Recent

Author Topic: Searching Unicode  (Read 3718 times)

rick2691

  • Sr. Member
  • ****
  • Posts: 375
Searching Unicode
« on: August 27, 2016, 07:32:03 pm »
I am using the following code to search unicode texts. Where this is not true of my Syriac font, the Hebrew font will search for consonants and ignore the vowels. A very nice feature.

My problem is that the code line < PageMemo.SetSelLengthFor(SearchBox.Lines.Text);> is highlighting the find by the length of the search parameters.

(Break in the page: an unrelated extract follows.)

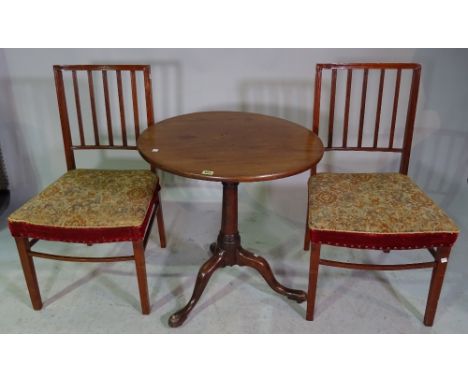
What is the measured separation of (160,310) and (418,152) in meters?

Unfortunately, what is found includes vowels. The search string is 3 consonants, and what is found has 5 characters because of the vowels. Is there a way to get the length of the string that was found?

Code: Pascal  [Select]
  1. procedure TCmdForm.btnSearchRunClick(Sender: TObject);
  2. var
  3.   s : Integer;
  4.   l : Integer;
  5.   st: Integer;
  6.   opt: TSearchOptions;
  7.  
  8. begin
  9.   st:= PageMemo.SelStart;
  10.   l:= PageMemo.SelLength;
  11.   opt:= [];
  12.   if chkCaseSensitive.Checked then include(opt, RichMemo.soMatchCase); // setting the opt
  13.   if chkWholeWord.Checked then include(opt, RichMemo.soWholeWord);
  14.   if chkBackward.Checked then include(opt, RichMemo.soBackward);
  15.   // must do RichMemo.soMatchCase instead of soMatchCase
  16.   // due to soMatchCase conflict with TStringSearchOptions
  17.  
  18.   SearchPanel.Caption:= 'Searching...';
  19.   SearchPanel.repaint;
  20.   s:= PageMemo.Search(SearchBox.Lines.Text, PageMemo.SelStart, PageMemo.GetTextLen, opt);
  21.   if (s>=0) then
  22.      begin
  23.      if (st=s) and (l=UTF8Length(SearchBox.Lines.Text))
  24.          then s:= PageMemo.Search(SearchBox.Lines.Text, PageMemo.SelStart+1, PageMemo.GetTextLen, opt);
  25.      end;
  26.  
  27.   if (s>=0) then
  28.       begin
  29.       SearchPanel.Caption:= 'Search Found';
  30.       SearchPanel.repaint;
  31.       PageMemo.SelStart:= s;
  32.       PageMemo.SetSelLengthFor(SearchBox.Lines.Text);
  33.       end else begin
  34.                SearchPanel.Caption:= 'Search Failed';
  35.                SearchPanel.repaint;
  36.                //PageMemo.SelStart:= MaxInt; // moves cursor to end of PageMemo
  37.                PageMemo.SelLength:= 0;
  38.                SearchBox.SetFocus;
  39.                showmessage('None Found');
  40.                end;
  41.  
  42. end;  
  43.  

Rick
Windows 10, LAZ 1.6.4, FPC 3.0.2, SVN 54278, i386-win32-win32/win64, forms use windows unit

skalogryz

  • Global Moderator
  • Hero Member
  • *****
  • Posts: 2284
    • havefunsoft.com
Re: Searching Unicode
« Reply #1 on: August 29, 2016, 03:23:47 pm »
could you please make a sample of the text you're searching for and the text in you're searching within?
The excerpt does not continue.